Devenir copropriétaire : être responsable d’un collectif et défendre son investissement

Être copropriétaire implique de faire partie d’un collectif et d’avoir des responsabilités. Le copropriétaire fait partie intégrante du syndicat, lequel possède la personnalité morale et la responsabilité de la bonne marche de la copro. Il doit suivre la vie et l’état de la copro (au moins les dossiers importants) car chaque décision et chaque dépense le concernent. En particulier, le total des dépenses effectuées dans la copro sur une année est réparti sur l’ensemble des copropriétaires, selon les tantièmes possédés par chacun. Suivre l’état général ainsi que les dépenses engagées est donc important si l’on veut protéger son investissement, mais aussi comprendre et maitriser les charges que l’on va devoir payer.

Et tout le problème est là : de manière très générale, et dans toutes les copropriétés, les copropriétaires ne sont pas en mesure de suivre la vie de la copro au jour le jour, ni d’avoir accès aux dernières informations, ni de connaitre les actions et les décisions du conseil syndical, ni de suivre les échanges avec le syndic. Sauf à être un membre actif du conseil syndical, un copropriétaire ne pourra ni suivre les affaires courantes ni participer aux échanges et circuits de décision. Il ne peut que découvrir – souvent médusé – l’ensemble des affaires et dossiers le jour de l’assemblée générale… c’est-à-dire sur un créneau de temps d’environ deux heures.

La livraison d’une copro neuve (en VEFA) : une avalanche de problèmes en perspective ?

Le moment de la livraison d’une copropriété neuve est toujours un évènement : les copropriétaires ayant acheté un appartement – ou une maison – sur plan (en VEFA) découvrent alors la copropriété terminée, et prennent possession de leur bien et des clés. Ils peuvent enfin envisager d’y aménager, ou bien de le mettre en location.

Malheureusement ce moment peut se transformer en déception – voire même en conflit – lorsque les copropriétaires découvrent les dysfonctionnements, non-conformités, et autres problèmes qui vont inévitablement parsemer les parties communes et les logements. Ce constat peut être plus ou moins prononcé, et plus ou moins grave, selon le niveau de soin et de sérieux apportés par le constructeur et ses entreprises sous-traitantes pendant la phase de réalisation. Mais la masse de problèmes peut se révéler particulièrement importante et grave si ce n’est pas le cas.

Il convient donc de constituer très rapidement le conseil syndical et de lui demander en première mission de répertorier tous les problèmes, afin de pouvoir les transmettre au syndic et au promoteur. Pour cela il faut une organisation, une méthodologie, et des moyens informatiques pour compiler et traiter les informations.

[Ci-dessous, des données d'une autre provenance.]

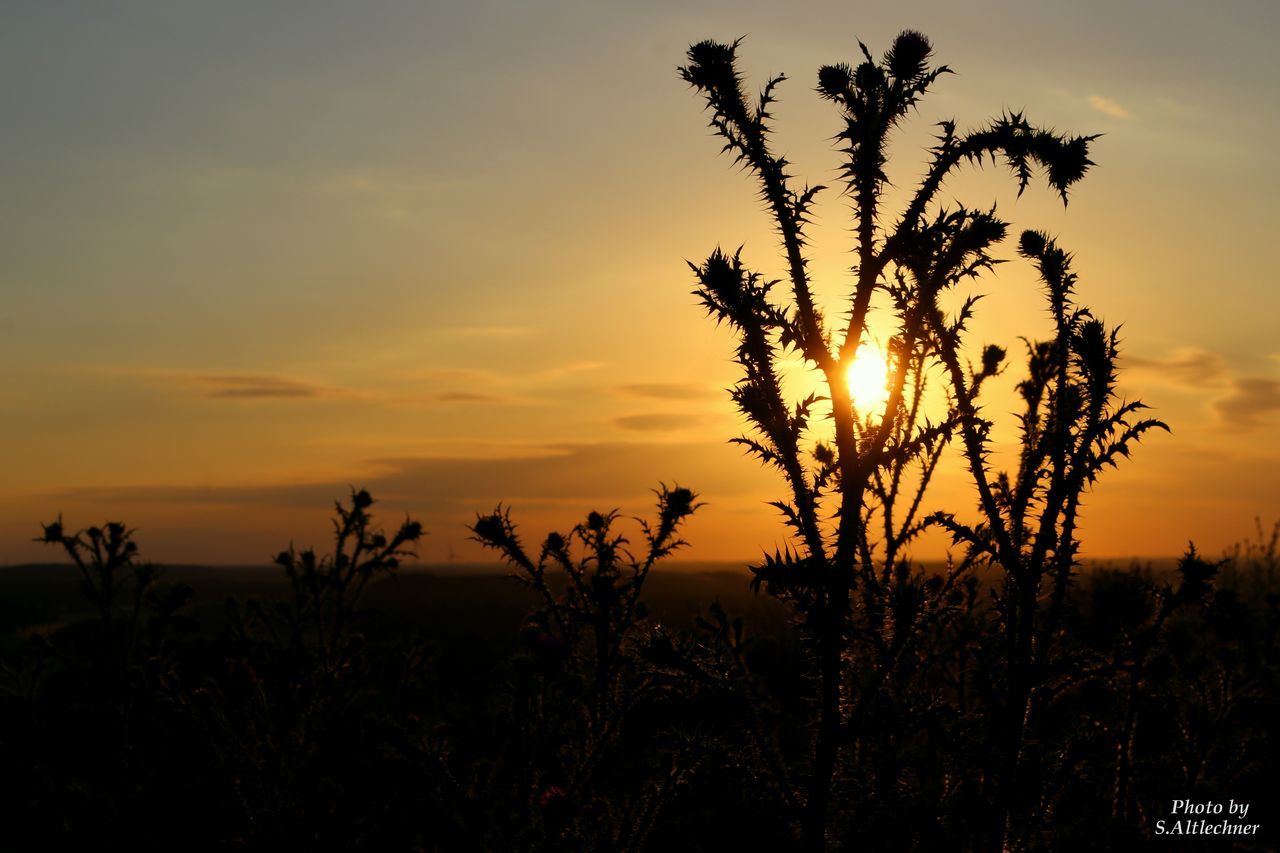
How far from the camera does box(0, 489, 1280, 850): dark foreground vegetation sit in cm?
541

Il s’agira d’effectuer une recherche systématique des défaillances dans la copro, d’interroger l’ensemble des copropriétaires et des locataires pour détecter et confirmer les problèmes, de lister les dysfonctionnements par catégorie, puis de transmettre chaque nouvelle version de la liste ainsi constituée au syndic. Ce pointage rigoureux et systématique des problèmes – et le suivi de leur prise en charge par le syndic et le promoteur – sont indispensables à ce stade.

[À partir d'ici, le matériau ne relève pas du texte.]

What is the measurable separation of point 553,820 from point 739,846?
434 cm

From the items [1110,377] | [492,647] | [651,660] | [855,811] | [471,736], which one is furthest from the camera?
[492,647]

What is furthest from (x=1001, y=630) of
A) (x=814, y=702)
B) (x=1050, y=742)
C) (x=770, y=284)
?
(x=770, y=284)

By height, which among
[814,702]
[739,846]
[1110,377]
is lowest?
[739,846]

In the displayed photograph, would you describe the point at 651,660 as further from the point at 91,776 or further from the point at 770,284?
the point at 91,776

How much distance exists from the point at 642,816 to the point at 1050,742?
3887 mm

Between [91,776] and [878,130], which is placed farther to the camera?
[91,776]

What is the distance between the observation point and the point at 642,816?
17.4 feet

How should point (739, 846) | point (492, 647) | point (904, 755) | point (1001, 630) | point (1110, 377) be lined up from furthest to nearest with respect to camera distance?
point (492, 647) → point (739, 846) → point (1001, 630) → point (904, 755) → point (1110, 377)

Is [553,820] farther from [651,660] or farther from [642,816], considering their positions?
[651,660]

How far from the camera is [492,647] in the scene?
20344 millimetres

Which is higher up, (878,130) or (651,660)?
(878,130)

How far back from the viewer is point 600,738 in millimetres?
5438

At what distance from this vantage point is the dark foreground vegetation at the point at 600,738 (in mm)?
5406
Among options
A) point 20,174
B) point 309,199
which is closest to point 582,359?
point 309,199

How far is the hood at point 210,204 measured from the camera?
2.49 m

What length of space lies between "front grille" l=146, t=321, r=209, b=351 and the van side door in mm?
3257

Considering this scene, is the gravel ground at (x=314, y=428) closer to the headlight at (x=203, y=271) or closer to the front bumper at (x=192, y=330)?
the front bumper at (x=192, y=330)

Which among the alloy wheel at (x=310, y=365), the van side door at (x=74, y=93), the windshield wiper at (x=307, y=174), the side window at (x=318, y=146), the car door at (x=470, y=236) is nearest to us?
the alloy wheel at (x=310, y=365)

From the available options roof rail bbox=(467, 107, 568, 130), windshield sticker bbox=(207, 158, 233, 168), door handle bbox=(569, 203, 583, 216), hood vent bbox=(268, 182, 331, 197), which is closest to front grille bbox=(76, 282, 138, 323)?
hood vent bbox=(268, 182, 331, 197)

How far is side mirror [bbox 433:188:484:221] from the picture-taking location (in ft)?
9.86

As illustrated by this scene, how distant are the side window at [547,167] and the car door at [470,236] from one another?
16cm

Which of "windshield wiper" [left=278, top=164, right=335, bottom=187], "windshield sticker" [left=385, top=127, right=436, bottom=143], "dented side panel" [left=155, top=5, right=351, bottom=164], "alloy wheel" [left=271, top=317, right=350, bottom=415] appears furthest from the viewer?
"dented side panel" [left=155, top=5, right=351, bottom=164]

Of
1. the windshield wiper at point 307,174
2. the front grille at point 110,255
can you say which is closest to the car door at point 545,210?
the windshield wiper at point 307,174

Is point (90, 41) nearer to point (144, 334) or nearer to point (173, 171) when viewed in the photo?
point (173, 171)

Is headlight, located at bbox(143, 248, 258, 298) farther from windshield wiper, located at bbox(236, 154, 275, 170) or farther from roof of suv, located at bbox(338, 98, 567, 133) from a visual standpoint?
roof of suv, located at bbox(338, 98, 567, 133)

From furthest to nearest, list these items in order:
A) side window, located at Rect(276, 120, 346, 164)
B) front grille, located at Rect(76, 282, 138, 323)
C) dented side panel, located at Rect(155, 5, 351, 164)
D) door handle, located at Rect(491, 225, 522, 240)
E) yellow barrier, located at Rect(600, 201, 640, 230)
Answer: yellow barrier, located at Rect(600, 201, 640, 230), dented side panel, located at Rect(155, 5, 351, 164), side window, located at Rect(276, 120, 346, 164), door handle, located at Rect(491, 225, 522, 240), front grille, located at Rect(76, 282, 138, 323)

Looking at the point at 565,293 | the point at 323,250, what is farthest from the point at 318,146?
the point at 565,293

Pour réaliser la compilation des données et le suivi des problèmes il faut pouvoir disposer d’outils adaptés. Au minimum, on utilisera un tableur (comme Excel) pour tout organiser. Au mieux, on utilisera des services web spécialisés (comme ceux proposés par le site VitaCopro) qui permettent de créer des dossiers, de les alimenter avec des photos et des vidéos, de les commenter, et de les rendre accessibles à tous les copropriétaires en temps réel. De tels services permettent aussi au syndic de consulter les dossiers et de les annoter en temps réel, ce qui permet de suivre la progression de leur prise en charge.

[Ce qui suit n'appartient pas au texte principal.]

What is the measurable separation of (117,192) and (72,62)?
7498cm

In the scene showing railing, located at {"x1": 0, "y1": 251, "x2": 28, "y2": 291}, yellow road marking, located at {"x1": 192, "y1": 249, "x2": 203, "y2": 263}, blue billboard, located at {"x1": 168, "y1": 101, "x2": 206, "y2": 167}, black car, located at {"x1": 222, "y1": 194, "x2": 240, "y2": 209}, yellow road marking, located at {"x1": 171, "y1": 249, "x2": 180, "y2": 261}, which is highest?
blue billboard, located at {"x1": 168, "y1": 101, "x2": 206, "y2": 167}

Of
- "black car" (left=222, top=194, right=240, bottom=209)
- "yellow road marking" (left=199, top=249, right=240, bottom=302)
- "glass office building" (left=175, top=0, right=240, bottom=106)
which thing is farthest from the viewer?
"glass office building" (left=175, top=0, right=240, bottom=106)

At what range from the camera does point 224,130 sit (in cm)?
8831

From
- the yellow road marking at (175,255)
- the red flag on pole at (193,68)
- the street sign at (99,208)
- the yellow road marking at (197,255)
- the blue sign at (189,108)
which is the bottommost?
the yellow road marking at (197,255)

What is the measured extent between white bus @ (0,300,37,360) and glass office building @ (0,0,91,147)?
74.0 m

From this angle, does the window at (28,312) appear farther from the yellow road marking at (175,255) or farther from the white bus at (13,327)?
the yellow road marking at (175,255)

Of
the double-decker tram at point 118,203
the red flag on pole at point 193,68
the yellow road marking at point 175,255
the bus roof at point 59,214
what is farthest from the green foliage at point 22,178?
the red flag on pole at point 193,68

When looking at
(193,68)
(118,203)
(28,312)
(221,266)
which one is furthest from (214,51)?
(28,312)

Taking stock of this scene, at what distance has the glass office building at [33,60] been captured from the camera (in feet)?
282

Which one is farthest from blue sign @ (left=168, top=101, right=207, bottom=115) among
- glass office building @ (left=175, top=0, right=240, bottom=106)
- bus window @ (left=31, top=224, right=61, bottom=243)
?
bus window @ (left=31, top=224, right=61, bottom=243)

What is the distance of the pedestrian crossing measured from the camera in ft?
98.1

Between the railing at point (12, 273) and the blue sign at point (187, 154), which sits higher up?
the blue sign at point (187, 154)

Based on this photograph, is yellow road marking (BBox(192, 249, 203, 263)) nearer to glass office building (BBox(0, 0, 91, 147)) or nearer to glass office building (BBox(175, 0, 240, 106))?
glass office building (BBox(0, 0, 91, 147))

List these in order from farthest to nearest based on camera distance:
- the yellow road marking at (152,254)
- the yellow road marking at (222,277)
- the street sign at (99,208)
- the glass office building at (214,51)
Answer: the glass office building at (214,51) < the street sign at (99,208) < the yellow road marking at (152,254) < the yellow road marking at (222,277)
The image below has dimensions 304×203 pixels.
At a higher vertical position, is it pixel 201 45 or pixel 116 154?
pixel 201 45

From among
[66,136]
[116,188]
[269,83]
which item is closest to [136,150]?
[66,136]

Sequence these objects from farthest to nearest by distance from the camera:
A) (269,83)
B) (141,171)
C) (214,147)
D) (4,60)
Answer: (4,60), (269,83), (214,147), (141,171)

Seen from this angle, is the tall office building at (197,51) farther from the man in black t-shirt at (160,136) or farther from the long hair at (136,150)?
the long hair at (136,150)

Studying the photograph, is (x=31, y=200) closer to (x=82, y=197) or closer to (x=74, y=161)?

Faire partie du conseil syndical : de la motivation… à la démotivation

Pour un copropriétaire, le choix de rejoindre le conseil syndical répond au besoin de se rendre utile au collectif, mais aussi d’avoir un droit de regard sur les dossiers et de pouvoir communiquer directement avec le syndic. Un conseil syndical fort et motivé est particulièrement important pour une copropriété, à tout moment de son existence.

Un conseil syndical digne de ce nom doit se composer de plusieurs copropriétaires, tous solidaires, ayant si possible des compétences utiles à la copro (ex : technicien, comptable, juriste, professionnel du bâtiment). Mais avant tout, il faut qu’ils aient la motivation suffisante pour prendre sur leurs épaules les charges et le stress qui  va de pair avec le suivi des problèmes dans la copropriété.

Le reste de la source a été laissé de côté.